If you wish to participate in the Offer, please check the “Yes” box in the “Exchange Entire Eligible Option” column. Please note that if the “No” box is checked under the “Exchange Entire Eligible Option” column, the eligible option will not be exchanged and your eligible option will remain outstanding subject to its original terms. Please note that before you can submit this Election Form, you must make a selection below for each eligible option or an error will be generated and your Election Form will not be accepted.
         
Original Grant Date       Exchange Entire
(MMDDYY)   Option Grant Number   Eligible Option?

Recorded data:

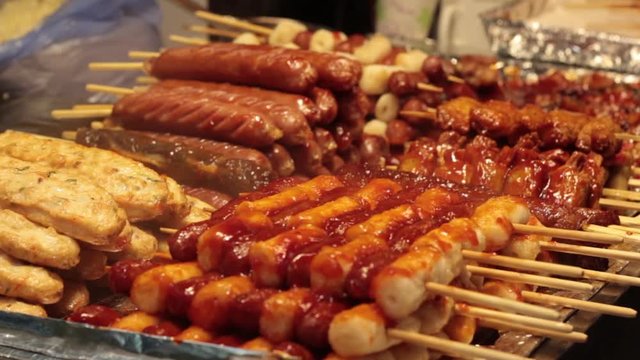 Korean street food, spicy sausage, fish cake, grilled chicken stacked on a food stall.
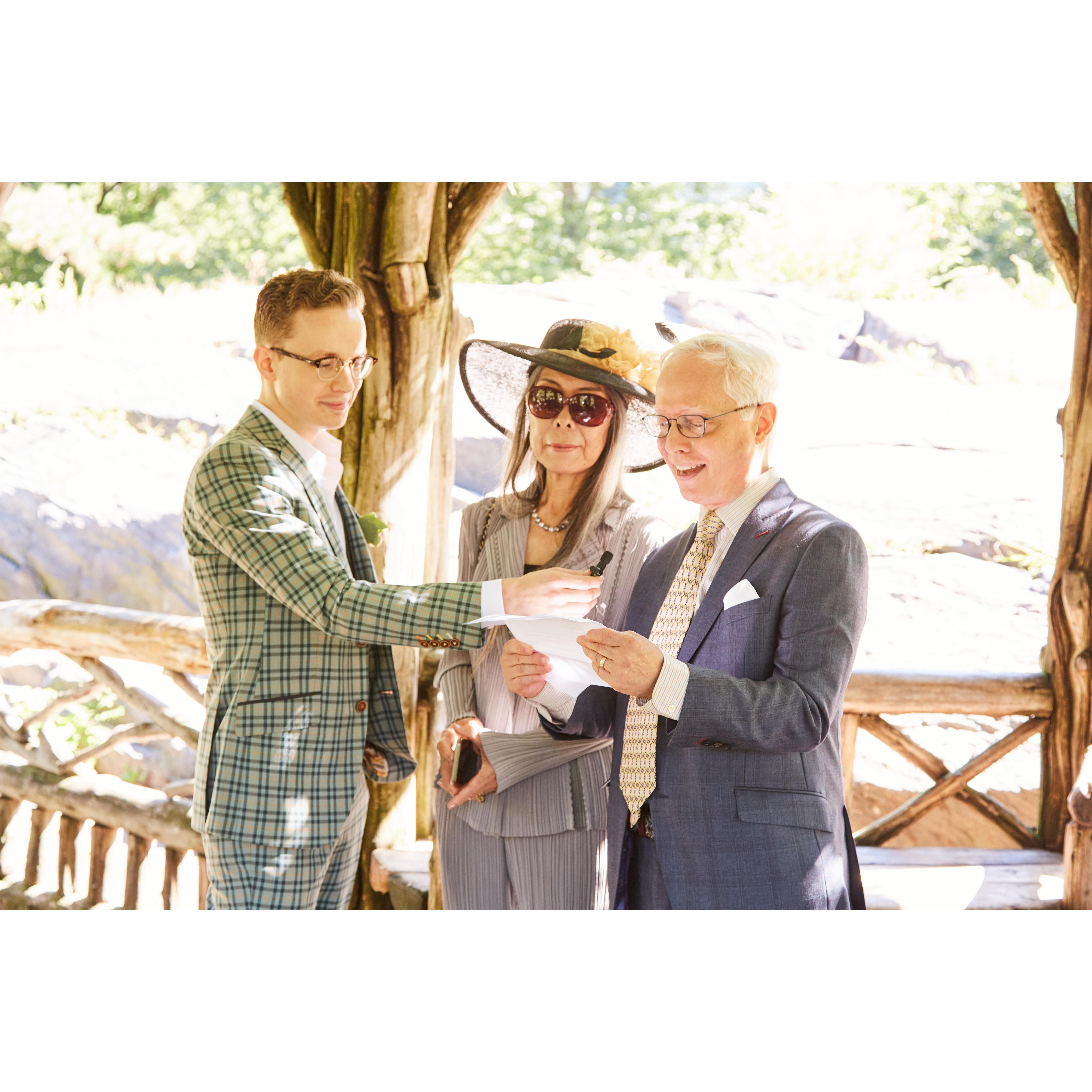 Nicholas and Misuzu present their reading for the bride and groom.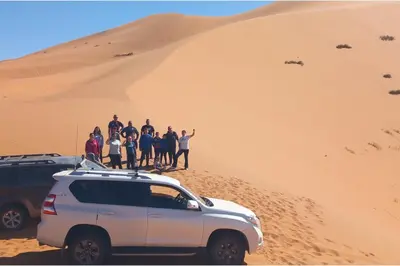 a group of people standing on top of a sand dune at Merzouga Camel Ride & Overnight Desert Camp in Merzouga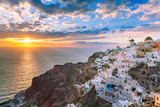 Fototapeta Uliczki - Picturesque view, Old Town of Oia or Ia on the island Santorini, white houses, windmills and church with blue domes at sunset, Greece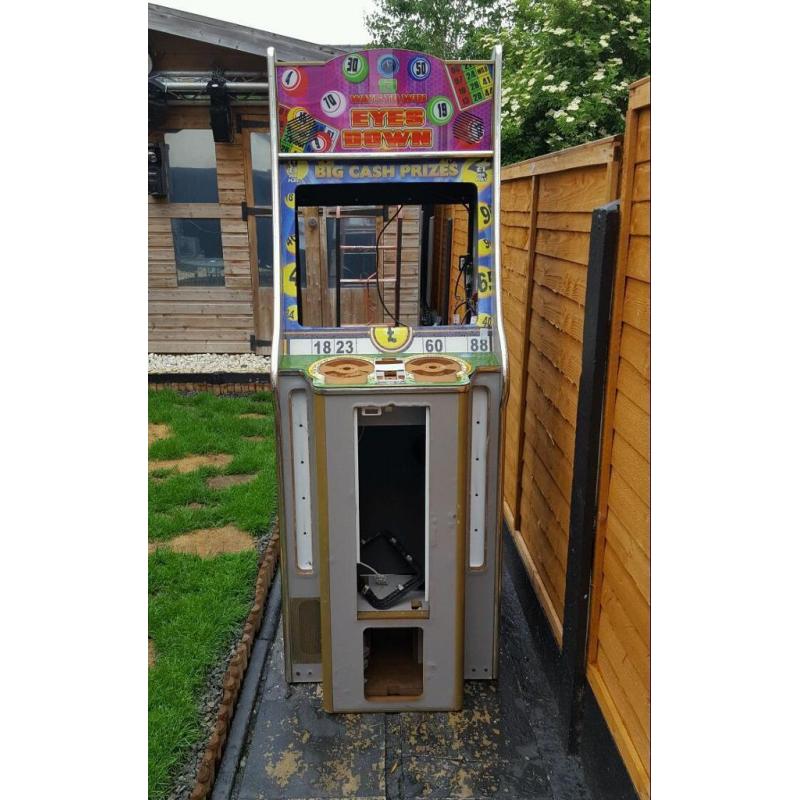Coin operated arcade video machine skill ball bingo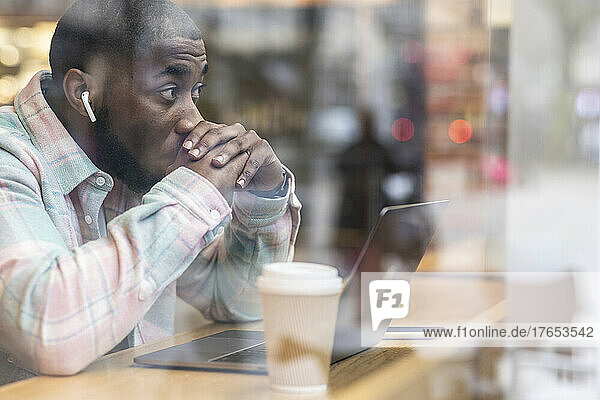 Worried freelancer with laptop sitting at cafe seen through glass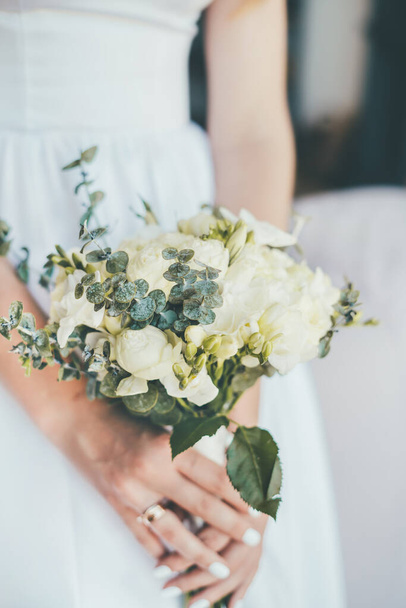 Close-up de um delicado lindo buquê de casamento nas mãos da noiva em um vestido branco
.  - Foto, Imagem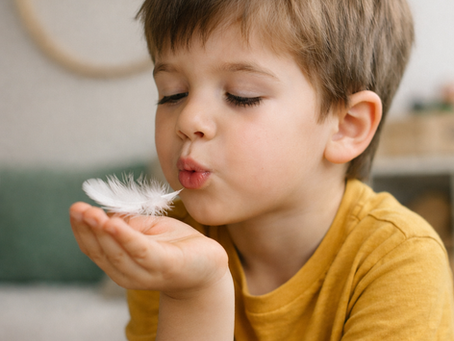 Enfant d’environ 5 à 6 ans, assis à l’intérieur, soufflant doucement sur une plume qu’il tient dans sa main. L’enfant est concentré et calme, illustrant un exercice de respiration ludique favorisant l’apaisement et la gestion des émotions.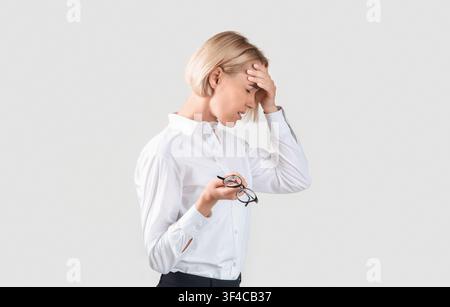 Imprenditore overlavored che soffre da emicrania, affaticamento o che ha problema su sfondo chiaro Foto Stock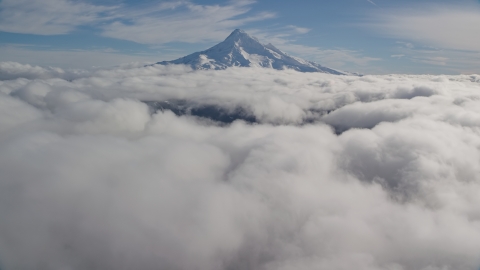 The snowy summit and a blanket of clouds, Mount Hood, Cascade Range, Oregon Aerial Stock Photos | AX154_066.0000000F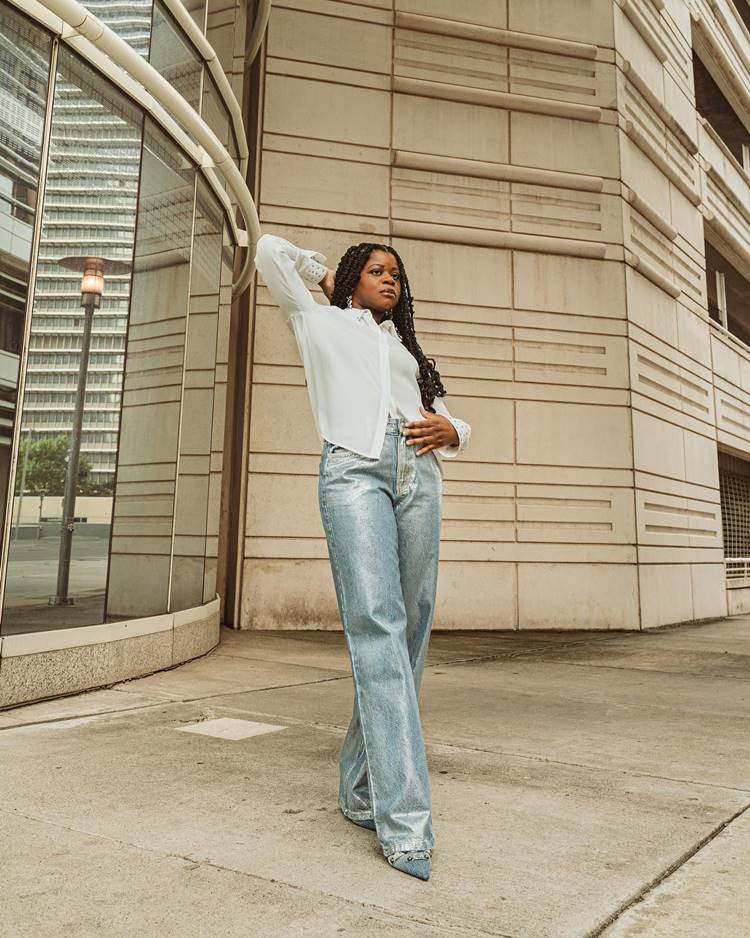 Mulher negra usando camisa branca, calça jeans metalizada, com sling back, em local público com construção, possivelmente de um prédio.
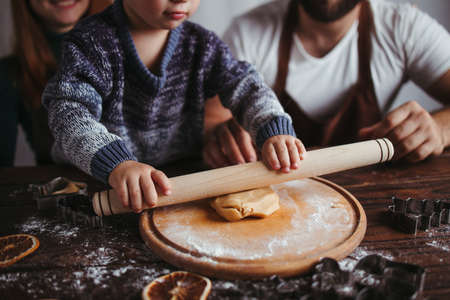 Christmas and New Year celebration. Family time. Holidays. Mother, father and son kneading gingerbread dough with rolling pin. Togethernessの写真素材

**Using the information**:
(a) Please list every distinct phrase that appears in quotation marks in the election form instructions.
(b) According to the election form instructions, what happens if a selection is not made for each eligible option?

**Solutions to the tasks**:
(a)
“Yes”
“Exchange Entire Eligible Option”
“No”

(b) An error will be generated and the Election Form will not be accepted.